▸ FRAGMENT ŹRÓDŁOWY
....

W Polsce, ten szkicownik również jest dostępny z kartkami w kolorze lekkiego brązu i nazywa się The Cappuccino Book. Możemy je kupić w kilku sklepach internetowych i stacjonarnie pewnie też. Występuje w standardowym formacie A4 (który ja mam) oraz A5. Jego cena to mniej więcej 40-45 zł za A5, 60 - 65 zł za A4. Moim zdaniem to dość znośna cena za ten produkt i normalna patrząc na inne szkicowniki firmy Hahnemuhle.
Pierwsze wrażenie jest bardzo pozytywne. Okładka nie jest pokryta materiałem, jak jest w niektorych szkicownikach innych firm, za to ma bardzo ciekawy, delikatny wzór jakby słojów i faktury drewna. Na Grey Booku nie widać tego tak dokładnie ale brązowa okładka Cappuccino Book bardzo do tego pasuje. Producent bardzo zadbał o dopracowanie nawet najmniejszych szczegółów w swoim produkcie co widać od razu. Nie poszedł na łatwiznę ze "zwykłą" okładka i dał nam mały ale jakże miły element w postaci zakładki - czerwonej (w przypadku The Grey Book) lub brązowej (w The Cappuccino Book) wstążki. Wydaje mi się że wstążka - zakładka jest dość charakterystyczną cecha większości szkicowników Hahnemuhle.
Przejdźmy może do tego co najważniejsze czyli papieru.
To zapewnienia producenta: "A light grey sketch paper with non-absorbing surface for Indian ink, fourtain pens and acrylic markers. Suitable for all techniques with minimum abrasion. Colours stand well on the non-absorbing surface""

....

▸ ZESTAW ZADAŃ
a) Ile według tekstu o szkicowniku kosztuje The Cappuccino Book w formacie A5?
b) Podejmij tekst o szkicowniku i pisz go dalej, zaczynając po jego ostatnim zdaniu.
Wiersze stanowią osobny materiał, niezależny od tekstu o szkicowniku.

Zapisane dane
....

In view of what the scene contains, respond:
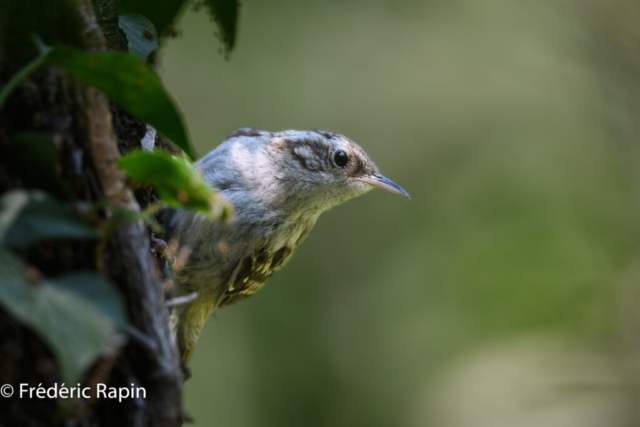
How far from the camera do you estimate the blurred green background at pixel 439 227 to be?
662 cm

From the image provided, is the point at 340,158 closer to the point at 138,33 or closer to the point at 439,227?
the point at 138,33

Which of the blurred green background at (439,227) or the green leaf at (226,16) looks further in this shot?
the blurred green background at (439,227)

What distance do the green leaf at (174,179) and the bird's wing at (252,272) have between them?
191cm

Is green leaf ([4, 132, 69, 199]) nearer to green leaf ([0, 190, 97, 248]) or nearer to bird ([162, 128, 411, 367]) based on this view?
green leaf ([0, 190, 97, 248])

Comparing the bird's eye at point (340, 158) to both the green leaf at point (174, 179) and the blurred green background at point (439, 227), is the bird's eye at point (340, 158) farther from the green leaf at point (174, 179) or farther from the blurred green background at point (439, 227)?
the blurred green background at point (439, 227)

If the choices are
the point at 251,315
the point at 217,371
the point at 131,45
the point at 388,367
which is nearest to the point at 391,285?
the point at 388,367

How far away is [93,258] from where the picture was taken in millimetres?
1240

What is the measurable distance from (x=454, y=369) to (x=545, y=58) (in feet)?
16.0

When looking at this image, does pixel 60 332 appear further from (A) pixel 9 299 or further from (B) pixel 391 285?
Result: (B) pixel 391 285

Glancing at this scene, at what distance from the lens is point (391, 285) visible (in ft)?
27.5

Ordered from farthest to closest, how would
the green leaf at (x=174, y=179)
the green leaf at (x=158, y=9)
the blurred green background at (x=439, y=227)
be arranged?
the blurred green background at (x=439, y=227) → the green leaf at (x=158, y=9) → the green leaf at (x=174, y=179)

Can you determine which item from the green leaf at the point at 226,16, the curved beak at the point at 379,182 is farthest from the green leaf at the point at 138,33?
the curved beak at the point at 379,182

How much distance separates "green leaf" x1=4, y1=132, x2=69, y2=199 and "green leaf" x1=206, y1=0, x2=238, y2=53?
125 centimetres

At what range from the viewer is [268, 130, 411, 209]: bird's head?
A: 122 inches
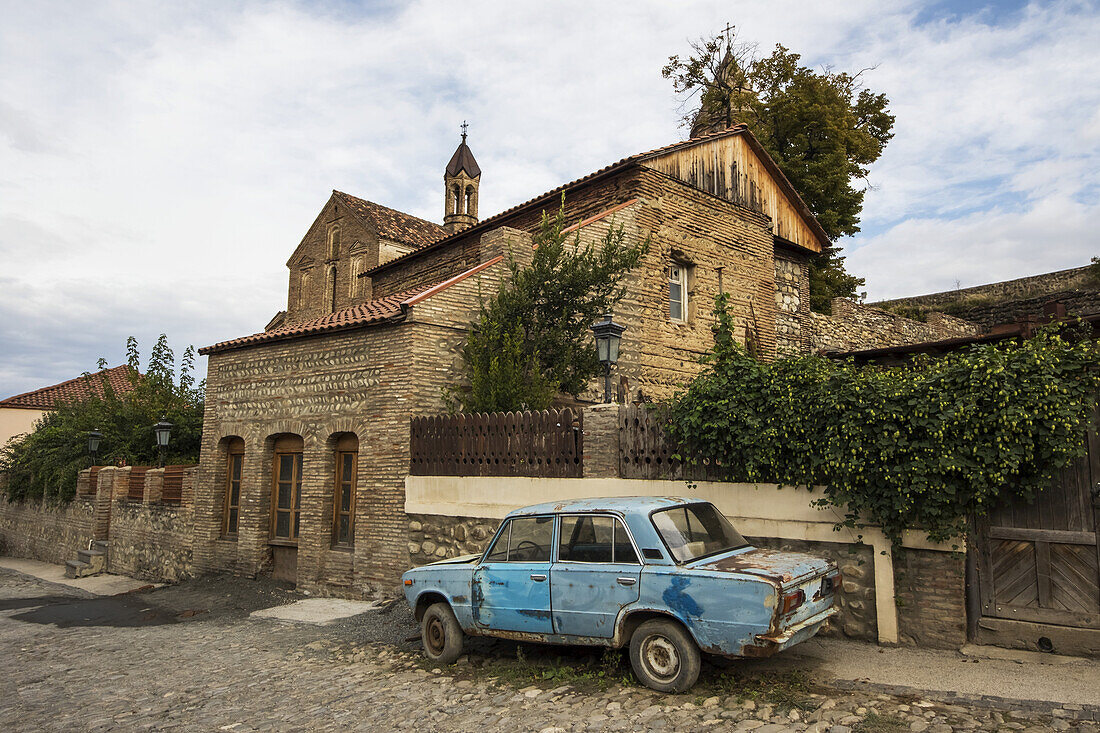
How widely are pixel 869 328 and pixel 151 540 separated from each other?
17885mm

....

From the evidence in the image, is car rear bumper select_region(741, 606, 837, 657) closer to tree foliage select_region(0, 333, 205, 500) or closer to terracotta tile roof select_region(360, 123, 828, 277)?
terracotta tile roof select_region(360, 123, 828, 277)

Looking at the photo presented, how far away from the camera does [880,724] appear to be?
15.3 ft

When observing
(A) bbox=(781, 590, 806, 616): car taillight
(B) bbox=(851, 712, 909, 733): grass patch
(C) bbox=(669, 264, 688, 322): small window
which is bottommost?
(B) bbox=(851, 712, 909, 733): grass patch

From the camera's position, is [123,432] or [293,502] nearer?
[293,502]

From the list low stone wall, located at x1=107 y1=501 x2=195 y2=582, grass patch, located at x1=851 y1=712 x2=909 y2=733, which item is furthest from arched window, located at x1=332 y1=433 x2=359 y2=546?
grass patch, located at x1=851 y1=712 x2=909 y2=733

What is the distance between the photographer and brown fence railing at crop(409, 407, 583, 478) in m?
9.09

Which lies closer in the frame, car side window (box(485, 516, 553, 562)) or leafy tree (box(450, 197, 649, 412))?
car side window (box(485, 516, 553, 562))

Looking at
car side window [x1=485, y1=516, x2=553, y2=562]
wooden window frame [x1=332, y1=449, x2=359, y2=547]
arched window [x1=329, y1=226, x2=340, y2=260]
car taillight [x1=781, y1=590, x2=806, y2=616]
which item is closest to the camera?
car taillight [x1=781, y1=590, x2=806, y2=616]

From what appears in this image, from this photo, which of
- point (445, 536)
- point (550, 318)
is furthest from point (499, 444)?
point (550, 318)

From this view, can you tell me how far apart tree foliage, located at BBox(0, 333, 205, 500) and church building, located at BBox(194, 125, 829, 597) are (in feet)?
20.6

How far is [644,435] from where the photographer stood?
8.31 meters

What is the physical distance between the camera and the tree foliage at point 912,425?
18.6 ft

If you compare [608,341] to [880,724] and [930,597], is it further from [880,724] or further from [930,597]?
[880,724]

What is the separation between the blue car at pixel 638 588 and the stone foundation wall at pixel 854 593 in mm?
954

....

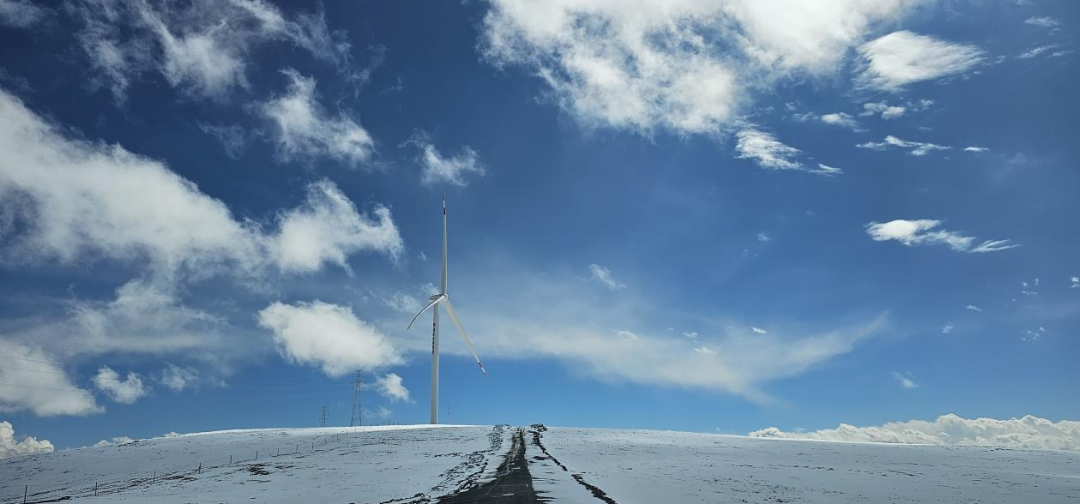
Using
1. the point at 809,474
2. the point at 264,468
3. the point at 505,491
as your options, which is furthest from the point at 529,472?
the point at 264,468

....

▸ ODPOWIEDZI PO KOLEI
a) Mniej więcej 40–45 zł.

b)
"Szkicownik The Grey Book to wysokiej jakości, bez kwasowy, jasno szary papier zamknięty w pięknej, twardej, antracytowej oprawie. Kartki mają satynową teksturę a gramatura 120 pojedynczych arkuszy umożliwia rysowanie na dwóch stronach papieru, bez ryzyka przebijania czy rozmazywania konturów. W szkicowniku można rysować ołówkiem, tuszem, markerami akrylowymi, cienkopisami czy innymi wodnymi pisakami."
W środku znajdziemy 80 arkuszy bez kwasowego papieru o gramaturze 120g. Moje pierwsze wrażenie - bardzo gładki, "zwykły" papier dobrej jakości, który na pewno super się sprawdzi do kredek i ołówka. Muszę stwierdzić, że kredki i ołówek świetnie sprawdzają się w Grey Booku. Nie ma najmniejszych problemów z blendowaniem, nakładaniem warstw itd. Praca na nim różni się nieco od zwykłego papieru bo nie tylko przyciemniamy ale również rozjaśniamy rysunek. Szary papier będzie fantastycznym ćwiczeniem, jeśli myślimy o rysowaniu białą kredką na czarnym papierze, a nie chcemy rzucać się od razu na głęboką wodę.
Nie próbowałam rysowania kolorowymi kredkami i ograniczyłam się jedynie do bieli, dlatego że polychromosy, których używam, są dość przezroczyste i nie byłyby w stanie dać żywych, intensywnych kolorów na szarości. Jestem pewna, że inne kryjące kredki takie jak Prismy lepiej się w tym sprawdzą.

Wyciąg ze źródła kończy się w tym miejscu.